--- INSTRUCTIONS FOR THE TASK ---
Starting at the line that holds "0, 360, 240)?", set down each line through the end of the listing, exactly as written and with nothing added.

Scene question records

━━━━━━━━━━━━━━━━━━━━

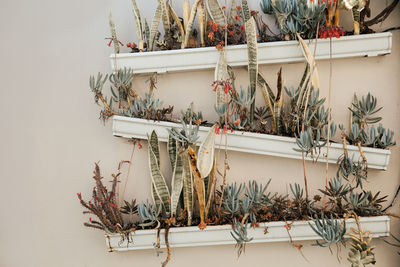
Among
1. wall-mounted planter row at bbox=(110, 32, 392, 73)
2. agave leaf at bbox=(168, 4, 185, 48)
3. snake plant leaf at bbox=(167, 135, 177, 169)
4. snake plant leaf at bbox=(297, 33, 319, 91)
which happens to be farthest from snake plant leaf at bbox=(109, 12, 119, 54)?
snake plant leaf at bbox=(297, 33, 319, 91)

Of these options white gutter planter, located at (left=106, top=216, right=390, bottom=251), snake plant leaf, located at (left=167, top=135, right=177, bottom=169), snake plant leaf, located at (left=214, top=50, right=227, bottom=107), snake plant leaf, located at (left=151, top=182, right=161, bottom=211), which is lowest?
white gutter planter, located at (left=106, top=216, right=390, bottom=251)

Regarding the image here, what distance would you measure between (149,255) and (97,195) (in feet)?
1.46

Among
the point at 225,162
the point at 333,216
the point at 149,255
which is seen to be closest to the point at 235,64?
the point at 225,162

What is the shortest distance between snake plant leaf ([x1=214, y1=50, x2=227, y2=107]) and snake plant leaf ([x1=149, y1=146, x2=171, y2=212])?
1.48ft

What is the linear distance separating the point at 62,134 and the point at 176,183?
29.8 inches

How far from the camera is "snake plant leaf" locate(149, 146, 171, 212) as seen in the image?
2.22 meters

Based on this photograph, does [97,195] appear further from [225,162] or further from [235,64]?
[235,64]

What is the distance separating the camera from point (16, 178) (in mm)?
2428

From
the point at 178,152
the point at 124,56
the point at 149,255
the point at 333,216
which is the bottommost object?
the point at 149,255

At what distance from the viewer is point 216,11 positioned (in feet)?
7.28

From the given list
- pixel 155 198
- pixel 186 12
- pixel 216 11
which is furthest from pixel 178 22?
pixel 155 198

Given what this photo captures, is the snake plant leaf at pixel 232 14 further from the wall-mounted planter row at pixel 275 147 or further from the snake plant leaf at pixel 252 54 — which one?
the wall-mounted planter row at pixel 275 147

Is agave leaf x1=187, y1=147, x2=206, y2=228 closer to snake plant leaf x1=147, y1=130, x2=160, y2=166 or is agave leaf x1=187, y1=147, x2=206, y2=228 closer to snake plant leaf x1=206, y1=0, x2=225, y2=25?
snake plant leaf x1=147, y1=130, x2=160, y2=166

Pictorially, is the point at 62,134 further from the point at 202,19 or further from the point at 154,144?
the point at 202,19
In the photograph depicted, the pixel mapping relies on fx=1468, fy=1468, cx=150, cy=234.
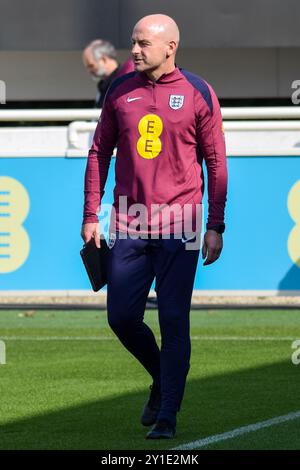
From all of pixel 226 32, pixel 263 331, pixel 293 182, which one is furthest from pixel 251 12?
pixel 263 331

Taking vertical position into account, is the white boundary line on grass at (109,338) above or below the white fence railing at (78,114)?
below

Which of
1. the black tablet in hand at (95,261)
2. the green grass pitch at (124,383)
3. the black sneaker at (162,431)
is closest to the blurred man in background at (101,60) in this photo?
the green grass pitch at (124,383)

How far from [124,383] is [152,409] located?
1720 millimetres

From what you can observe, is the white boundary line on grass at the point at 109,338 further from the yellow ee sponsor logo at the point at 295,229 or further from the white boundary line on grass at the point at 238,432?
the white boundary line on grass at the point at 238,432

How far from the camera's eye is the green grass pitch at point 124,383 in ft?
24.3

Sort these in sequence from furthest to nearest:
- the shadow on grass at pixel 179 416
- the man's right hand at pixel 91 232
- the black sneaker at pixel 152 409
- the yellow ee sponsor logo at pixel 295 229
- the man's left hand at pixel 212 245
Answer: the yellow ee sponsor logo at pixel 295 229 < the black sneaker at pixel 152 409 < the man's right hand at pixel 91 232 < the man's left hand at pixel 212 245 < the shadow on grass at pixel 179 416

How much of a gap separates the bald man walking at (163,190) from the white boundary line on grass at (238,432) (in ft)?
0.71

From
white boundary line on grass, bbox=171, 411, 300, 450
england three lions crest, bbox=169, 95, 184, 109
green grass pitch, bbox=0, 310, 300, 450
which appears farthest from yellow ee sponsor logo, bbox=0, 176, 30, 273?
england three lions crest, bbox=169, 95, 184, 109

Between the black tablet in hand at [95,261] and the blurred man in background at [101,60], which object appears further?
the blurred man in background at [101,60]

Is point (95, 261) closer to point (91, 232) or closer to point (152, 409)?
point (91, 232)

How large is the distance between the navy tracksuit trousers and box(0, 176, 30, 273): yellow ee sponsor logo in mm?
6169

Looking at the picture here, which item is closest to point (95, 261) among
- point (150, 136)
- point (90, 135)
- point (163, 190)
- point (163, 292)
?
point (163, 292)

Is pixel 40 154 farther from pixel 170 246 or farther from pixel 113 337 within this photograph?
pixel 170 246

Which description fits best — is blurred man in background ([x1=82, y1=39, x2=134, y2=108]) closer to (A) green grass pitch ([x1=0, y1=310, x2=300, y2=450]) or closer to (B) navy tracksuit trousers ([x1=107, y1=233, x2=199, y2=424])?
(A) green grass pitch ([x1=0, y1=310, x2=300, y2=450])
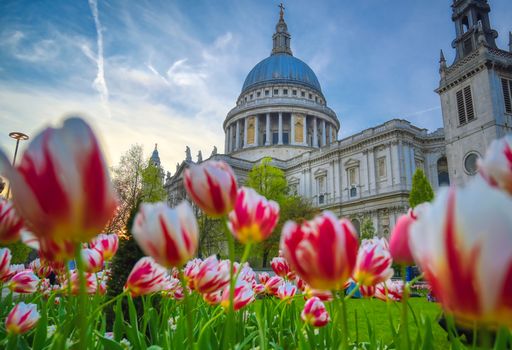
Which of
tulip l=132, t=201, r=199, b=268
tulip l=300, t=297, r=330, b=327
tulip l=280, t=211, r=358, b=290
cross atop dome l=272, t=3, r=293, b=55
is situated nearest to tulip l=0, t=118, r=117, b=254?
tulip l=132, t=201, r=199, b=268

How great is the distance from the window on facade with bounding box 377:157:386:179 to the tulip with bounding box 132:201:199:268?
35.6 m

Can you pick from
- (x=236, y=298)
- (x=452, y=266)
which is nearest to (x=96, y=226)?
(x=452, y=266)

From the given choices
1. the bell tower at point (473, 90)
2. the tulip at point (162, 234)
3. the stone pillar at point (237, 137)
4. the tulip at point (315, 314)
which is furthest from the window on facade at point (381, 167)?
the tulip at point (162, 234)

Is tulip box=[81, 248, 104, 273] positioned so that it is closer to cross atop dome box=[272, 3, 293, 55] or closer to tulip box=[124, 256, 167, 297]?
tulip box=[124, 256, 167, 297]

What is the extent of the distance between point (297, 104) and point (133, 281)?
53.3 meters

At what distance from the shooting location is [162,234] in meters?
0.82

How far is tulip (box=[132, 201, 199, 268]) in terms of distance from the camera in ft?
2.65

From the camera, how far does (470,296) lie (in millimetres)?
527

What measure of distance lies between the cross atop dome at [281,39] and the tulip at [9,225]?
70615 mm

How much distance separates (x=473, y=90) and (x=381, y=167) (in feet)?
35.7

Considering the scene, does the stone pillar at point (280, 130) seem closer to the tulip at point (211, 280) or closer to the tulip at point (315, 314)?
the tulip at point (315, 314)

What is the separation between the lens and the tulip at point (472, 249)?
485 millimetres

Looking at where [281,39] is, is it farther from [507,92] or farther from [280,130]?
[507,92]

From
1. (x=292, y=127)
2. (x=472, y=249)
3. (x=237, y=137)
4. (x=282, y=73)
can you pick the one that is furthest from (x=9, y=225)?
(x=282, y=73)
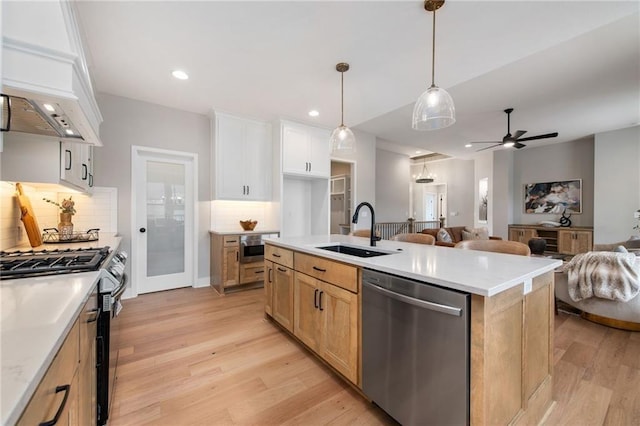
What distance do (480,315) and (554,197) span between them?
7.89m

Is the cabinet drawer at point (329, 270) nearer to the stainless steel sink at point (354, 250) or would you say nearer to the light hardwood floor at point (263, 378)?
the stainless steel sink at point (354, 250)

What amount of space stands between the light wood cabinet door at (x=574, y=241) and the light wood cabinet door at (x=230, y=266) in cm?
736

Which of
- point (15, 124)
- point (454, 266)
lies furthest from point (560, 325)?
point (15, 124)

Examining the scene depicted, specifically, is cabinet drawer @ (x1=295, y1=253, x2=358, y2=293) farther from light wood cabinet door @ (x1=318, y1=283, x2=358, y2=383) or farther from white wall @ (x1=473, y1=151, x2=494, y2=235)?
white wall @ (x1=473, y1=151, x2=494, y2=235)

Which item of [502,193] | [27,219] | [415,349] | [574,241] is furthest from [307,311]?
[502,193]

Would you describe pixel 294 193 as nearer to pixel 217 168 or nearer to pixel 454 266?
pixel 217 168

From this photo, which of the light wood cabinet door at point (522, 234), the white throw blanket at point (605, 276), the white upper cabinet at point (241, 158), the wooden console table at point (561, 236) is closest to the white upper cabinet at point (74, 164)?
the white upper cabinet at point (241, 158)

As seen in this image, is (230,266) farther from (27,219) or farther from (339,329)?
(339,329)

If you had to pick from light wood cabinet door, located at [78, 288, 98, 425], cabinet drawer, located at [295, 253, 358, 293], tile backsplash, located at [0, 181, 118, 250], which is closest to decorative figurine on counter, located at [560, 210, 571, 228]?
cabinet drawer, located at [295, 253, 358, 293]

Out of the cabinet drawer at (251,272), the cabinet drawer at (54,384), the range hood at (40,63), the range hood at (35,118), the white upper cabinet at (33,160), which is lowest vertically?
the cabinet drawer at (251,272)

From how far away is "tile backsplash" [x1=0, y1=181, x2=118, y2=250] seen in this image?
2035mm

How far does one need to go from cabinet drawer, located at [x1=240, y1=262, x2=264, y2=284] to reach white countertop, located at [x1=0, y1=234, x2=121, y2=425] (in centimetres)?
278

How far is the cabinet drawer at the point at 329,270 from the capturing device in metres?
1.73

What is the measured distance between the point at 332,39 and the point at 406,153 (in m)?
6.01
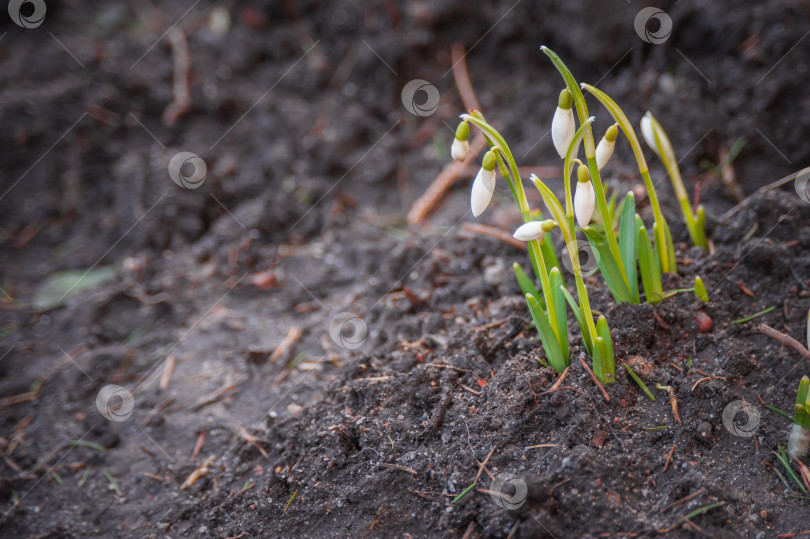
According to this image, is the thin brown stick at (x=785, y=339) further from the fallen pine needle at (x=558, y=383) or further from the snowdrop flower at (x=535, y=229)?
the snowdrop flower at (x=535, y=229)

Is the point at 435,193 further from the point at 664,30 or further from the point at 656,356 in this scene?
the point at 656,356

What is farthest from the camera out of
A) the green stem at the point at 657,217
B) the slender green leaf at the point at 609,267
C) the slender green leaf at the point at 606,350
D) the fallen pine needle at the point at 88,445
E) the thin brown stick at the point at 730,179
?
the thin brown stick at the point at 730,179

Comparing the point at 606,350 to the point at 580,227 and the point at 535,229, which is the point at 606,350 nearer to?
the point at 580,227

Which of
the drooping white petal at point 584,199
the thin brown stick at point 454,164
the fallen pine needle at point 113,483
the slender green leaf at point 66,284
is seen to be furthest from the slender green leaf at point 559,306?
the slender green leaf at point 66,284

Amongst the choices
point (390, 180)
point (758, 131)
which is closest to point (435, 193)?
point (390, 180)

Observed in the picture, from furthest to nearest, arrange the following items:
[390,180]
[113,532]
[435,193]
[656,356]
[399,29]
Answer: [399,29], [390,180], [435,193], [113,532], [656,356]

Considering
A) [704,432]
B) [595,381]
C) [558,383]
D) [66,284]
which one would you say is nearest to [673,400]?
[704,432]
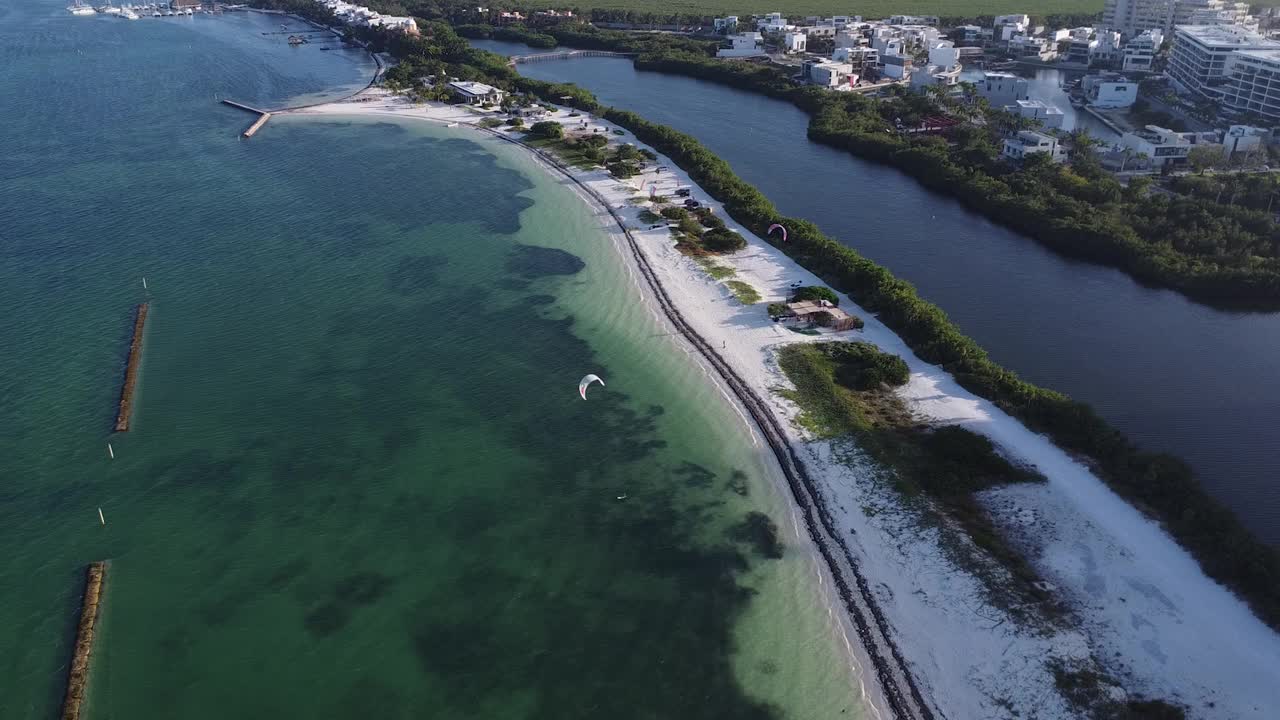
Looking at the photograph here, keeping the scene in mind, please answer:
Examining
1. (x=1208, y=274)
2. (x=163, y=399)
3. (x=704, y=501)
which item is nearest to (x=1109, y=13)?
(x=1208, y=274)

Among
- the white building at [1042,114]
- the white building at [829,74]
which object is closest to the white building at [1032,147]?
the white building at [1042,114]

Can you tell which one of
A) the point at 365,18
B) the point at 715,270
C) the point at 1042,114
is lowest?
the point at 715,270

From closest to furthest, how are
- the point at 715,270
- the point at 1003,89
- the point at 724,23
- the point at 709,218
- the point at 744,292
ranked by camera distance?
1. the point at 744,292
2. the point at 715,270
3. the point at 709,218
4. the point at 1003,89
5. the point at 724,23

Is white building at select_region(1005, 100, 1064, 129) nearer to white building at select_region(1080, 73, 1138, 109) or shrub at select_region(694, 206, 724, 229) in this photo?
white building at select_region(1080, 73, 1138, 109)

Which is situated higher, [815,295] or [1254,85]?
[1254,85]

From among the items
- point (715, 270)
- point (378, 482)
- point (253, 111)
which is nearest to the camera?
point (378, 482)

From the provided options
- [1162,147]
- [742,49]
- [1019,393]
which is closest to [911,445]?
[1019,393]

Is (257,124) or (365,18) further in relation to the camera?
(365,18)

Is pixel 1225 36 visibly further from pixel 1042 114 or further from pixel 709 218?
pixel 709 218

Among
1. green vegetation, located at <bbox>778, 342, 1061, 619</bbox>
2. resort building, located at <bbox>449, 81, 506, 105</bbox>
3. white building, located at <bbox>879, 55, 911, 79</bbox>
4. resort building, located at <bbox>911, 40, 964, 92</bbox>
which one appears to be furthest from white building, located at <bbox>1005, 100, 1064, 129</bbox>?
resort building, located at <bbox>449, 81, 506, 105</bbox>
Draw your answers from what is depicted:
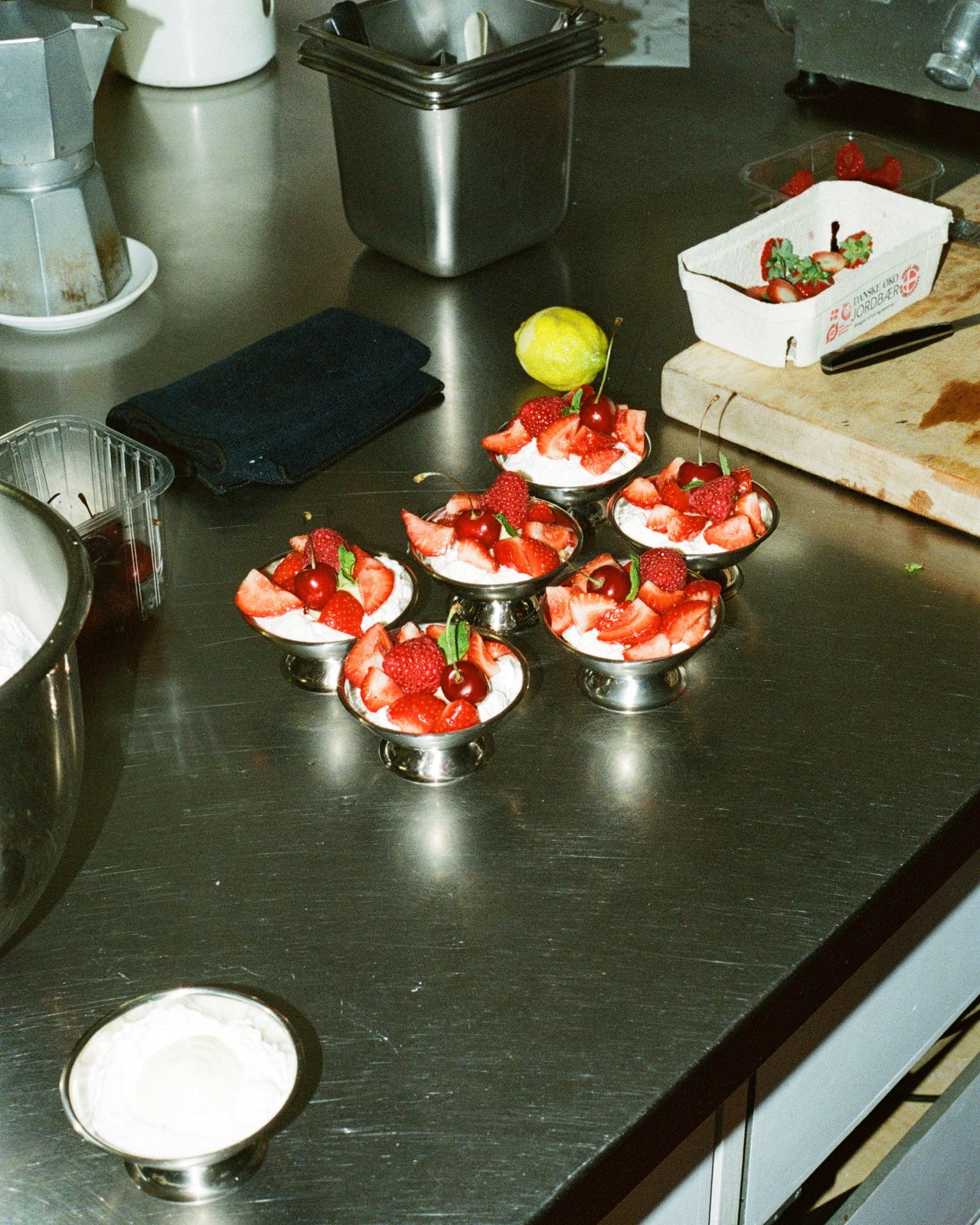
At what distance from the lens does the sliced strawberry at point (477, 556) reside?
974mm

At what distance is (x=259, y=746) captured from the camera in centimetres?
93

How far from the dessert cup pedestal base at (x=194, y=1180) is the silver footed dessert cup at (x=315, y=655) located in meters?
0.35

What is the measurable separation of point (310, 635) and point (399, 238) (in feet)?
2.24

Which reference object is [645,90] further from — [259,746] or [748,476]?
[259,746]

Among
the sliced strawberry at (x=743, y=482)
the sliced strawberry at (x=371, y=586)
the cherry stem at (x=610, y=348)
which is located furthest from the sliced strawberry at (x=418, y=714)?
the cherry stem at (x=610, y=348)

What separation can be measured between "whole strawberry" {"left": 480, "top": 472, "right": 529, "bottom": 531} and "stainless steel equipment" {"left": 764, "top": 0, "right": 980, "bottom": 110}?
728 millimetres

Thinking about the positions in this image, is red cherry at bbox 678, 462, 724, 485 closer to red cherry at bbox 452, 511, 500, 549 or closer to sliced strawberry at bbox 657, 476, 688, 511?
sliced strawberry at bbox 657, 476, 688, 511

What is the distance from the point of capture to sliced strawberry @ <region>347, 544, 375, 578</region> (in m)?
0.95

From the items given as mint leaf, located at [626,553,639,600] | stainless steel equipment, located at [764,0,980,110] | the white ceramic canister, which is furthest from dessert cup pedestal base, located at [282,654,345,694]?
the white ceramic canister

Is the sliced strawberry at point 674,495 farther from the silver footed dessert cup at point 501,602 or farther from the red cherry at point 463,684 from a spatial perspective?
the red cherry at point 463,684

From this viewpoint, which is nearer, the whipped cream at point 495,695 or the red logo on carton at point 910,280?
the whipped cream at point 495,695

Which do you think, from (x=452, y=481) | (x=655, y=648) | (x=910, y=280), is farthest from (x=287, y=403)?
(x=910, y=280)

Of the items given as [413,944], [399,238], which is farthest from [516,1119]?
[399,238]

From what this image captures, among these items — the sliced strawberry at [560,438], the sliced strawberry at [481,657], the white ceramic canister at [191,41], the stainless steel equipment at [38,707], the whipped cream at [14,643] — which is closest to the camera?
the stainless steel equipment at [38,707]
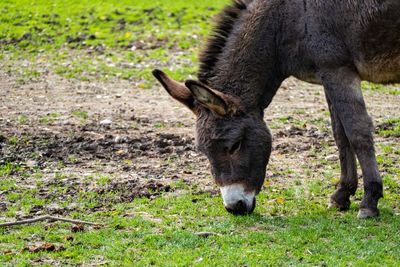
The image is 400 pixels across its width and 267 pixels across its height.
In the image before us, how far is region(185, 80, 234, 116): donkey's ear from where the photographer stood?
7.00m

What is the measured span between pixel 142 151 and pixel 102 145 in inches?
22.4

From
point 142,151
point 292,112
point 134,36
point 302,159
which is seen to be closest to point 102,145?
point 142,151

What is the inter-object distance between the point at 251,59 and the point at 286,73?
1.26ft

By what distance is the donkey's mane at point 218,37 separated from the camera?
7.77m

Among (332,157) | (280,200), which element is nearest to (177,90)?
(280,200)

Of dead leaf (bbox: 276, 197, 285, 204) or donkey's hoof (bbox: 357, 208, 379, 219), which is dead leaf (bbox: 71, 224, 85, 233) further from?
donkey's hoof (bbox: 357, 208, 379, 219)

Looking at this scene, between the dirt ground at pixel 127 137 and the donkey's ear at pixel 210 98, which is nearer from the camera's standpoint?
the donkey's ear at pixel 210 98

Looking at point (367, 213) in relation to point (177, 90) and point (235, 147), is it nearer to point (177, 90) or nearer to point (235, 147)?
point (235, 147)

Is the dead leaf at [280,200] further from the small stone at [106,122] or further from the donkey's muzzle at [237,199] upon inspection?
the small stone at [106,122]

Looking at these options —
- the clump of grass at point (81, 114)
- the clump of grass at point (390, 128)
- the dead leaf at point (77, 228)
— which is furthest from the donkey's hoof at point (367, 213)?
the clump of grass at point (81, 114)

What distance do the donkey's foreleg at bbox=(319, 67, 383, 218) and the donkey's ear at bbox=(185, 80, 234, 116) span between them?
97 centimetres

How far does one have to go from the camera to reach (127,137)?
1057cm

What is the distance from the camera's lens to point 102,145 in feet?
33.4

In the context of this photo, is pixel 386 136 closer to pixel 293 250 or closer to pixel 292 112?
pixel 292 112
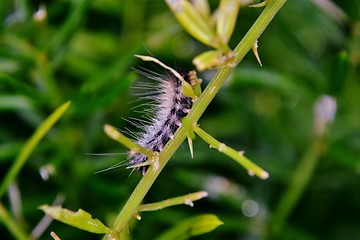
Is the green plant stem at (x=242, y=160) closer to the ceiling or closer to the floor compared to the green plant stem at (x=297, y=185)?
closer to the floor

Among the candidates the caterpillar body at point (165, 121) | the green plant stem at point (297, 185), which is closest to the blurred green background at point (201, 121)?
the green plant stem at point (297, 185)

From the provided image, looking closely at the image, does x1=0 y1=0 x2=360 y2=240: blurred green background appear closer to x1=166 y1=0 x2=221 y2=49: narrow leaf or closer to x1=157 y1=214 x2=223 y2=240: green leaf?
x1=157 y1=214 x2=223 y2=240: green leaf

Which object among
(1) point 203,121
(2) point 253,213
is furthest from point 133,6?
(2) point 253,213

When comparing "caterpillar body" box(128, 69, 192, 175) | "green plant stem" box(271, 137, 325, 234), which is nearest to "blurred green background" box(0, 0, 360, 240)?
"green plant stem" box(271, 137, 325, 234)

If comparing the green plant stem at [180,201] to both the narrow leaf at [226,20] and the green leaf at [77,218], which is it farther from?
the narrow leaf at [226,20]

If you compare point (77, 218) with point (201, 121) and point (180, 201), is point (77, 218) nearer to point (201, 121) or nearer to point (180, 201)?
point (180, 201)

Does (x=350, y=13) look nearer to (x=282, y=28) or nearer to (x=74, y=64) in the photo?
(x=282, y=28)

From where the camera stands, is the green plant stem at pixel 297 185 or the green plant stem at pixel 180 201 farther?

━━━━━━━━━━━━━━━━━━━━

--- RESULT OF THIS TASK ---
When comparing "caterpillar body" box(128, 69, 192, 175) | "green plant stem" box(271, 137, 325, 234), which is nearest to "blurred green background" box(0, 0, 360, 240)?
"green plant stem" box(271, 137, 325, 234)

If comparing the green plant stem at [180,201] to both the narrow leaf at [226,20] and the green leaf at [77,218], which is it farther from?
the narrow leaf at [226,20]

If you compare point (77, 218) with point (201, 121) and point (180, 201), is point (77, 218) nearer to point (201, 121) or nearer to point (180, 201)?
point (180, 201)

Does (x=350, y=13) look nearer to (x=282, y=28) or nearer to (x=74, y=64) in the photo?
(x=282, y=28)

From where the camera stands, is the green plant stem at pixel 297 185 or the green plant stem at pixel 180 201 farther?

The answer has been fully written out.